Environmental Protection Industry A Job Creator

A very different approach is emerging between Australia and China’s treatment of jobs and industries providing goods and services for environmental protection.

In Australia, major investors are reported to be planning for the impact if the Coalition wins power, axes the carbon price and dismantles the clean energy finance system. They expect private funding would be directed away from large-scale renewable power – starving the sector of capital – due to regulatory uncertainty and a lack of solid returns.

In stark contrast, China recently announced it will elevate environmental protection to a “pillar industry” that would receive government support in the form of tax breaks and subsidies to tackle dire pollution. There are staggering amounts of money involved.

China has vowed to raise the total output of environmental protection industries to 4.5 trillion yuan (US$730 billion) by 2015, an average annual increase of 15%. To put that in some sort of perspective, that is equivalent to nearly 9% of China’s GDP in 2012. It is equivalent to nearly 50% of Australia’s GDP in 2012.

On improving air quality alone, China says it will spend US$275 billion over the next five years. That’s roughly twice the size of its annual defense budget. The Economist points out that even by Chinese standards this is an enormous sum.

A missing pillar in election policies

Coincidentally, economic pillars are the “it” metaphor in Australian politics. In this election both the Coalition and Labor have built their economic policies around pillars. The Coalition has five and the Labor Party has seven.

As the Coalition looks likely to form the next government, let’s concentrate on the five economic pillars in its policy platform. They are manufacturing, advanced services, agriculture exports, education and research, and mining.

You won’t find any direct reference to the environmental protection industry in the economic pillars of the Coalition policy.

It might be hiding in “advanced services” but the Coalition’s policy does not mention it. Advanced services is referred to as a “highly diversified sector” and particular mention is made of financial services, health services, engineering and architectural services.

The 19th of 21 policy themes in the Coalition’s policies is “delivering a cleaner and more sustainable environment”. This emphasizes the benefits of direct action on climate change rather than the carbon tax, a Green Army, and creating a one-stop-shop for environmental approvals.

Strewn throughout the Coalition’s policies are calls to reduce regulation and constraints on business, particularly the carbon tax and the mining tax.

Overall, the clear impression is that the Coalition views environmental protection as a constraint on an industry that should be minimised – like trips to the dentist – rather than a business opportunity in its own right.

A pillar or the whole foundation?

Thinking of environmental protection as an industry in its own right is innovative but perhaps it misses the bigger point that the whole economy depends upon it.

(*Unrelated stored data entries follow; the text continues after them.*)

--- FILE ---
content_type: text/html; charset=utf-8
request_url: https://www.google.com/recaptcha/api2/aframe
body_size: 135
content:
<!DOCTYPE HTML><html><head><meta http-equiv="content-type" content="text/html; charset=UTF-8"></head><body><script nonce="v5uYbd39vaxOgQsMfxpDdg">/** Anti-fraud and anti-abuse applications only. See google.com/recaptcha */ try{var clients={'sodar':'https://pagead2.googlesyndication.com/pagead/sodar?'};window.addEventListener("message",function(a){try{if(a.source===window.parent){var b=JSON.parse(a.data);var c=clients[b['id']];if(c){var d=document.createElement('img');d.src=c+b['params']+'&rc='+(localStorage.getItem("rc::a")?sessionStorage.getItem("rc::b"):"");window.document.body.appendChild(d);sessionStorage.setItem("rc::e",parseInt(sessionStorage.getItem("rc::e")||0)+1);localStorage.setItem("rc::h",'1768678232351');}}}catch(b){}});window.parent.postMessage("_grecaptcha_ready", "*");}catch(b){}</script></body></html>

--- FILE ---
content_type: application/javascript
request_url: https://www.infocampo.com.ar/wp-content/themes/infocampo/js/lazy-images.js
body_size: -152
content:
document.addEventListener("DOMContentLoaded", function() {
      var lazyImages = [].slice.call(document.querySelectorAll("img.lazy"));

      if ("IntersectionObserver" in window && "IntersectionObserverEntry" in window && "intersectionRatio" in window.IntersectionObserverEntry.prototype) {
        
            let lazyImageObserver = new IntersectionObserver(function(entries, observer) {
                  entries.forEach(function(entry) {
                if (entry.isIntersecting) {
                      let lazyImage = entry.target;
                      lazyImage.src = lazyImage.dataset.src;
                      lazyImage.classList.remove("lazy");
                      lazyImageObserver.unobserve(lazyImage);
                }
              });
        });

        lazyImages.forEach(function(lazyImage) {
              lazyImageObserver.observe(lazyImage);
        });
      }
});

As the late US senator, Gaylord Nelson famously said, “The economy is a wholly owned subsidiary of the environment, not the other way around.”

 

Rather than think of environmental protection as an industry competing with other industry sectors and other social goals, we should think of it as the foundation of all of our economic and social goals.

When speaking as a teacher to classes on environmental law, a metaphor that I like to use is of a tree where social and economic goals like jobs and housing are the fruit we aim for and education, good governance and justice, and a healthy environment are the roots that sustain the tree.

 

When we think of environmental protection as the foundation or root sustaining social and economic goals such as jobs, housing, peace and security, and public health, we avoid the common and arid dichotomy of jobs versus the environment.

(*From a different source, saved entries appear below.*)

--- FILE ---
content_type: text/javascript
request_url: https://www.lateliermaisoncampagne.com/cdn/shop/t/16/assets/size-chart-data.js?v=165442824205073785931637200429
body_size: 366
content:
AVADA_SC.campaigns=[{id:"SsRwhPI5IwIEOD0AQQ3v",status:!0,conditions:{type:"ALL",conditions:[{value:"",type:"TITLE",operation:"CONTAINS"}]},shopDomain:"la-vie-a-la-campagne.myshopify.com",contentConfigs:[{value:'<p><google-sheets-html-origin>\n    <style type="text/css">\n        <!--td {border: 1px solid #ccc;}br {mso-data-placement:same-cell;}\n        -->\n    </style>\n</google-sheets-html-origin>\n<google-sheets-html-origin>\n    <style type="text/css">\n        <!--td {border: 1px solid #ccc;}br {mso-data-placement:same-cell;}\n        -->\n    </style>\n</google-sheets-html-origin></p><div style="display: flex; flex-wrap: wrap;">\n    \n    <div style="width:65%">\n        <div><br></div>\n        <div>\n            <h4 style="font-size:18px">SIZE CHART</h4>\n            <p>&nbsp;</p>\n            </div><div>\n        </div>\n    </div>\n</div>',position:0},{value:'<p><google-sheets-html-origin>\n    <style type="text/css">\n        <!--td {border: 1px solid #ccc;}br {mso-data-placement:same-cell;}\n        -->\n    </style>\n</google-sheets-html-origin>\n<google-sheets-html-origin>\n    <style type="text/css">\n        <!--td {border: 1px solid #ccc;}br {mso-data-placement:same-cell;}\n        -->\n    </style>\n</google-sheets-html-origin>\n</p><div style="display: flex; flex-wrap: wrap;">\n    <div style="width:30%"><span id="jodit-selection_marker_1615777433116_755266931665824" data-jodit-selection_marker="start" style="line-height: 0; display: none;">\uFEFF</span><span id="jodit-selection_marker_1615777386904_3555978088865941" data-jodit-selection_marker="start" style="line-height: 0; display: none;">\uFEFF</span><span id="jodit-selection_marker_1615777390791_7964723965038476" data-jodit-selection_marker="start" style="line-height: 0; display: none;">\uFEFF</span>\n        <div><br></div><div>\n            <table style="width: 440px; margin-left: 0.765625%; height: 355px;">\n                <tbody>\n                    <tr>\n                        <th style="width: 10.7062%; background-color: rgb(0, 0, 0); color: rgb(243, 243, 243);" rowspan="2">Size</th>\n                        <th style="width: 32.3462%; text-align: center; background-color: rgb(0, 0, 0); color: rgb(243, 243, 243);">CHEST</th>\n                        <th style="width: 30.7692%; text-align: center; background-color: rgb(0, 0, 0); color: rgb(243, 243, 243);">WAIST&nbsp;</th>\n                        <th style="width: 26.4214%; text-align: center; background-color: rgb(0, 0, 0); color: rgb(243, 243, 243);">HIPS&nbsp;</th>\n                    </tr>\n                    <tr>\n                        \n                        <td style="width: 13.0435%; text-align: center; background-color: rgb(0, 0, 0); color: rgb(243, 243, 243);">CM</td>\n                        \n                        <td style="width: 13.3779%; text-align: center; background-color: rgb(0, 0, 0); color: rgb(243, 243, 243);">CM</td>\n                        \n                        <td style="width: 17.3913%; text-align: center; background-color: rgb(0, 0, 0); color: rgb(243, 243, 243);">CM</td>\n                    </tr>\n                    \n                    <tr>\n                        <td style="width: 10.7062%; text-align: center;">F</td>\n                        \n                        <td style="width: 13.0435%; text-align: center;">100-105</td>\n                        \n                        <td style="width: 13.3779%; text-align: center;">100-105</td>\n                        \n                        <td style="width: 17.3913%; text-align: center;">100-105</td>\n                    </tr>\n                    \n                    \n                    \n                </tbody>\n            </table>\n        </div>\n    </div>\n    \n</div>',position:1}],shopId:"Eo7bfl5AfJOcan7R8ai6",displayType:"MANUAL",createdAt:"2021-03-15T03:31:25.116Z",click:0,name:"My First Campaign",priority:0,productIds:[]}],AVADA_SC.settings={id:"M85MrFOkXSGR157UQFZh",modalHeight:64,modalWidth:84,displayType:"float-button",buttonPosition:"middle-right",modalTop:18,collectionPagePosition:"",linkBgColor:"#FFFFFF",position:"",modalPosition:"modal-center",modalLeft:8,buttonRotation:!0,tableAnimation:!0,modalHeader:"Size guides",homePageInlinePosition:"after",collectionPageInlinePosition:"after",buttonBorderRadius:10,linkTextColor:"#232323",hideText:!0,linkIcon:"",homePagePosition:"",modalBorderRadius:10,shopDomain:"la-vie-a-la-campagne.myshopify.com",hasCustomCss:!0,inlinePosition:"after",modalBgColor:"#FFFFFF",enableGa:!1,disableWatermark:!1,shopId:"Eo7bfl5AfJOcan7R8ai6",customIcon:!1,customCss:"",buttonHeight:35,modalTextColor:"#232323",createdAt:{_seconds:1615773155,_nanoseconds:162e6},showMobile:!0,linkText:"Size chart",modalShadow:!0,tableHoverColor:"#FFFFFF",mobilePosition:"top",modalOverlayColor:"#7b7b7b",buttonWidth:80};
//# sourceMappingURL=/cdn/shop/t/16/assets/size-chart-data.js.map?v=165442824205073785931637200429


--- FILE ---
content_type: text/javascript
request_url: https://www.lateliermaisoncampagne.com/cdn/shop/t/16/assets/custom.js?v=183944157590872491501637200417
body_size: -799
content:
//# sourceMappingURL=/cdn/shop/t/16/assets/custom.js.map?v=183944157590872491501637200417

Still, the Chinese approach of recognizing environmental protection as an industry has the benefit of saying clearly that there are jobs in it. Can we learn from that? Can we make the environmental protection industry a major job creator and export earner?

The easiest way for the Coalition to incorporate this approach within its existing policy framework would be for it to expressly recognize Australia’s environmental protection industry within its economic pillar of “advanced services”.

An incoming Coalition government could promote trade with China in the environmental protection industry to build Australia’s exports into the massive business opportunity that China’s new policy represents.

Linking “environmental protection” and “industry” is an idea that is likely to win support across the political spectrum.